# TASK DIRECTIONS
Reproduce all of the data word for word.

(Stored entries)
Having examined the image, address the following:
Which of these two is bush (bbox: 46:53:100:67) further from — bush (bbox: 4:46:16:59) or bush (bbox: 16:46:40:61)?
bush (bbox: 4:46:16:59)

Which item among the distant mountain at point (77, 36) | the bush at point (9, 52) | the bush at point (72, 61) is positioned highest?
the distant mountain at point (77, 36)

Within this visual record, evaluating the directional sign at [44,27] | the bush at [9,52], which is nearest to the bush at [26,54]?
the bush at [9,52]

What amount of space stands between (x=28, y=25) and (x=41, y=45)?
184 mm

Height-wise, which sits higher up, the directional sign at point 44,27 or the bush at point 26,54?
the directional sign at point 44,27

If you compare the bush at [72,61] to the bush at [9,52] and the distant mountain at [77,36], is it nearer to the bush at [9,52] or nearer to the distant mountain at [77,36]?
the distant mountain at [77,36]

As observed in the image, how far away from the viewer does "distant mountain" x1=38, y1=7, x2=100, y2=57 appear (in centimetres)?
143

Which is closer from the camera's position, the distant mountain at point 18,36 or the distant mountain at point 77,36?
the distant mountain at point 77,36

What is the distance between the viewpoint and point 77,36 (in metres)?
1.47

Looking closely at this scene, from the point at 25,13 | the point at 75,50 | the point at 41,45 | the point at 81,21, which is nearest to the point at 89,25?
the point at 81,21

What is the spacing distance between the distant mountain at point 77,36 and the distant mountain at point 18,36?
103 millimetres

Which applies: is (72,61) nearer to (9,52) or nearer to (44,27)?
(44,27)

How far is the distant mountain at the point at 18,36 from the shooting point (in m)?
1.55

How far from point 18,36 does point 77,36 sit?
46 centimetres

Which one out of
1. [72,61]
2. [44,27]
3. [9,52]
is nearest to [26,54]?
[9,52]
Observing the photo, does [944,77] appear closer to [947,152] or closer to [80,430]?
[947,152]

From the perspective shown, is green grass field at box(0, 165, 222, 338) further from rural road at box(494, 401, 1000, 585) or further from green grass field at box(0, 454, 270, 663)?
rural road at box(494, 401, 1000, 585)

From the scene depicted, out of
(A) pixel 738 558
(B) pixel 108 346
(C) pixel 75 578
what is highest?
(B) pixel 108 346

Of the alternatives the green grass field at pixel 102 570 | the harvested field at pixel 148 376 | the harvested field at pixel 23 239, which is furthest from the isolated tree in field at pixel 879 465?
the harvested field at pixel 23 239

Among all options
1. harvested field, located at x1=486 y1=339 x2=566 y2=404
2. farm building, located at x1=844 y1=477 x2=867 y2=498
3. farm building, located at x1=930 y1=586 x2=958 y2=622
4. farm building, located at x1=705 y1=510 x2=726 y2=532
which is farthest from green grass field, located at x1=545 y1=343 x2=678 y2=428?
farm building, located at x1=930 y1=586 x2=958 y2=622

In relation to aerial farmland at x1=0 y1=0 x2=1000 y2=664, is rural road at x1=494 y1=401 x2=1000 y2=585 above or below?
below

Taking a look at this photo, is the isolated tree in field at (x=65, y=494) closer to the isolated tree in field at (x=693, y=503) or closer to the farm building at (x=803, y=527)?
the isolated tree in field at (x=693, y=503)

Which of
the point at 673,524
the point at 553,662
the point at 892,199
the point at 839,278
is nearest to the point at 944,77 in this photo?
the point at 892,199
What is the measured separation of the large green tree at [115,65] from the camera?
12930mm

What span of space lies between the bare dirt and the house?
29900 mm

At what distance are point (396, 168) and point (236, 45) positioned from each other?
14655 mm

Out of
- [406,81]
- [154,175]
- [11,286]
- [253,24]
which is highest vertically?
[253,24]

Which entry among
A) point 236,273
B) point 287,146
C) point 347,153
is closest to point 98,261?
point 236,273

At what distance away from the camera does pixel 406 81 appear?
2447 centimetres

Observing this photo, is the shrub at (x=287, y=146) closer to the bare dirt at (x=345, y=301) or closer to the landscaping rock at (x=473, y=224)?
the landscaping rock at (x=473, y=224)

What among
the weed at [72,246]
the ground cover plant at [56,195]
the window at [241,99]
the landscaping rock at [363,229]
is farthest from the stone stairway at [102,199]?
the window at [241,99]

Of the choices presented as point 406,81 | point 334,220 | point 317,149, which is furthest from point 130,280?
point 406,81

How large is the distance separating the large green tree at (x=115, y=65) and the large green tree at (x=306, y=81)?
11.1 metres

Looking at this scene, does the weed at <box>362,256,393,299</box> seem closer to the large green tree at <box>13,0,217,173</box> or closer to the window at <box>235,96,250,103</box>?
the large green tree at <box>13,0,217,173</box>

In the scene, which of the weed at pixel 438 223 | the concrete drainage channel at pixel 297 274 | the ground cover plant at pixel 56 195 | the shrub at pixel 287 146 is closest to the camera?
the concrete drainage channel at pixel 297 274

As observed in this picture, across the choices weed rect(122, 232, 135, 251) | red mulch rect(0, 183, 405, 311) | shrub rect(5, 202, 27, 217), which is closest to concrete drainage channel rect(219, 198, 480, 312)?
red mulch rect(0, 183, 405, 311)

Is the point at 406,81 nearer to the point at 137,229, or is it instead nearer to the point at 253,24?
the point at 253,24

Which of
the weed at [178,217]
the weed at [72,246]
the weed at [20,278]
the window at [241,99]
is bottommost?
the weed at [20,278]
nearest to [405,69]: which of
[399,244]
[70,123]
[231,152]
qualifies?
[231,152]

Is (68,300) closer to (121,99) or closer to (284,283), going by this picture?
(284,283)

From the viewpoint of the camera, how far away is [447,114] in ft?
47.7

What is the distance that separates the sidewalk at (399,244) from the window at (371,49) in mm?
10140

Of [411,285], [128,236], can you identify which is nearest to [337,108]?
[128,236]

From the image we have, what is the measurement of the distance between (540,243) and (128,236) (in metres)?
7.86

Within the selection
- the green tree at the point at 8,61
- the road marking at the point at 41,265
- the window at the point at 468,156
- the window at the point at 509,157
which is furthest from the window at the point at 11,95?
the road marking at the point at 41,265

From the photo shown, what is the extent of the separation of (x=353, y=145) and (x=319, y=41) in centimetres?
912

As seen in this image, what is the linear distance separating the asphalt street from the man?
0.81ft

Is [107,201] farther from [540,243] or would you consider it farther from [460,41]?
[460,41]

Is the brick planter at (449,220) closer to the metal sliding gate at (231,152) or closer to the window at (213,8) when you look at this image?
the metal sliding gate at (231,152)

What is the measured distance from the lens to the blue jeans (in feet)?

# ANSWER IN FULL
Having examined the image, address the following:
Which of these two is bush (bbox: 46:53:100:67) further from — bush (bbox: 4:46:16:59) or bush (bbox: 16:46:40:61)?
bush (bbox: 4:46:16:59)

Which item among the distant mountain at point (77, 36) | the bush at point (9, 52) | the bush at point (72, 61) is positioned highest?
the distant mountain at point (77, 36)

Within this visual record, evaluating the directional sign at [44,27] | the bush at [9,52], which is nearest to the bush at [26,54]?
the bush at [9,52]

What amount of space stands between (x=28, y=25) and (x=41, y=45)?
184 mm

Height-wise, which sits higher up, the directional sign at point 44,27 or the bush at point 26,54?
the directional sign at point 44,27

If you compare the bush at [72,61] to the bush at [9,52] and the distant mountain at [77,36], is it nearer to the bush at [9,52] or nearer to the distant mountain at [77,36]?
the distant mountain at [77,36]

As observed in the image, how far away from the viewer does "distant mountain" x1=38, y1=7, x2=100, y2=57 appear (in centimetres)?
143

Which is closer from the camera's position, the distant mountain at point 18,36 or the distant mountain at point 77,36?
the distant mountain at point 77,36

What is the distance between the viewpoint and point 77,36 (in metres)?
1.47

Looking closely at this scene, from the point at 25,13 | the point at 75,50 | the point at 41,45 | the point at 81,21, which is nearest to the point at 89,25?
the point at 81,21

What is the spacing distance between the distant mountain at point 77,36 and the distant mountain at point 18,36?
103 millimetres

Which applies: is (72,61) nearer to (9,52) or nearer to (44,27)?
(44,27)

How far is the distant mountain at the point at 18,36 from the shooting point (in m)?
1.55

How far from point 18,36 does point 77,36 sit?
46 centimetres

Which one out of
1. [72,61]
2. [44,27]
3. [9,52]
is nearest to [26,54]?
[9,52]
Observing the photo, does [944,77] appear closer to [947,152] or closer to [80,430]?
[947,152]

From the perspective shown, is green grass field at box(0, 165, 222, 338) further from rural road at box(494, 401, 1000, 585) or further from green grass field at box(0, 454, 270, 663)?
rural road at box(494, 401, 1000, 585)

From the scene depicted, out of
(A) pixel 738 558
(B) pixel 108 346
(C) pixel 75 578
what is highest?
(B) pixel 108 346

Of the alternatives the green grass field at pixel 102 570 | the harvested field at pixel 148 376 | the harvested field at pixel 23 239, which is furthest from the isolated tree in field at pixel 879 465?
the harvested field at pixel 23 239

Among all options
1. harvested field, located at x1=486 y1=339 x2=566 y2=404
2. farm building, located at x1=844 y1=477 x2=867 y2=498
3. farm building, located at x1=930 y1=586 x2=958 y2=622
4. farm building, located at x1=705 y1=510 x2=726 y2=532
which is farthest from green grass field, located at x1=545 y1=343 x2=678 y2=428?
farm building, located at x1=930 y1=586 x2=958 y2=622

In relation to aerial farmland at x1=0 y1=0 x2=1000 y2=664, is rural road at x1=494 y1=401 x2=1000 y2=585 above or below?
below

Taking a look at this photo, is the isolated tree in field at (x=65, y=494) closer to the isolated tree in field at (x=693, y=503) or closer to the farm building at (x=803, y=527)?
the isolated tree in field at (x=693, y=503)

Which of
the point at 673,524
the point at 553,662
the point at 892,199
the point at 839,278
is nearest to the point at 944,77 in this photo?
the point at 892,199
What is the measured separation of the large green tree at [115,65] from the camera?
12930mm

What span of space lies between the bare dirt and the house?
29900 mm

At what distance are point (396, 168) and point (236, 45) positioned from each other?
14655 mm

Out of
- [406,81]
- [154,175]
- [11,286]
- [253,24]
which is highest vertically?
[253,24]

Which entry among
A) point 236,273
B) point 287,146
C) point 347,153
is closest to point 98,261?
point 236,273

At what distance away from the camera does pixel 406 81 appear?
2447 centimetres

Observing this photo, is the shrub at (x=287, y=146) closer to the bare dirt at (x=345, y=301) or closer to the landscaping rock at (x=473, y=224)?
the landscaping rock at (x=473, y=224)

What among
the weed at [72,246]
the ground cover plant at [56,195]
the window at [241,99]
the landscaping rock at [363,229]
is farthest from the stone stairway at [102,199]?
the window at [241,99]

Of the choices presented as point 406,81 | point 334,220 | point 317,149, which is furthest from point 130,280?
point 406,81

How large is the distance separating the large green tree at (x=115, y=65) and the large green tree at (x=306, y=81)?
11.1 metres

Looking at this scene, does the weed at <box>362,256,393,299</box> seem closer to the large green tree at <box>13,0,217,173</box> or closer to the window at <box>235,96,250,103</box>?
the large green tree at <box>13,0,217,173</box>

In the scene, which of the weed at pixel 438 223 | the concrete drainage channel at pixel 297 274 | the ground cover plant at pixel 56 195 | the shrub at pixel 287 146 is closest to the camera?
the concrete drainage channel at pixel 297 274

As observed in this picture, across the choices weed rect(122, 232, 135, 251) | red mulch rect(0, 183, 405, 311) | shrub rect(5, 202, 27, 217), which is closest to concrete drainage channel rect(219, 198, 480, 312)?
red mulch rect(0, 183, 405, 311)

Is the point at 406,81 nearer to the point at 137,229, or is it instead nearer to the point at 253,24?
the point at 253,24

Which of
the weed at [178,217]
the weed at [72,246]
the weed at [20,278]
the window at [241,99]
is bottommost?
the weed at [20,278]
nearest to [405,69]: which of
[399,244]
[70,123]
[231,152]
qualifies?
[231,152]

Is (68,300) closer to (121,99) or closer to (284,283), going by this picture?
(284,283)

From the viewpoint of the camera, how far away is [447,114] in ft?
47.7

What is the distance that separates the sidewalk at (399,244) from the window at (371,49) in mm?
10140

Of [411,285], [128,236], can you identify which is nearest to [337,108]?
[128,236]

From the image we have, what is the measurement of the distance between (540,243) and (128,236) (in metres)?
7.86

Within the selection
- the green tree at the point at 8,61
- the road marking at the point at 41,265
- the window at the point at 468,156
- the window at the point at 509,157
which is furthest from the window at the point at 11,95?
the road marking at the point at 41,265

From the photo shown, what is the extent of the separation of (x=353, y=145) and (x=319, y=41) in centimetres?
912

As seen in this image, what is the linear distance separating the asphalt street from the man?
0.81ft

Is [107,201] farther from [540,243] or would you consider it farther from [460,41]?
[460,41]

Is the brick planter at (449,220) closer to the metal sliding gate at (231,152) or closer to the window at (213,8) when you look at this image?
the metal sliding gate at (231,152)

What is the measured distance from the lens to the blue jeans (in feet)?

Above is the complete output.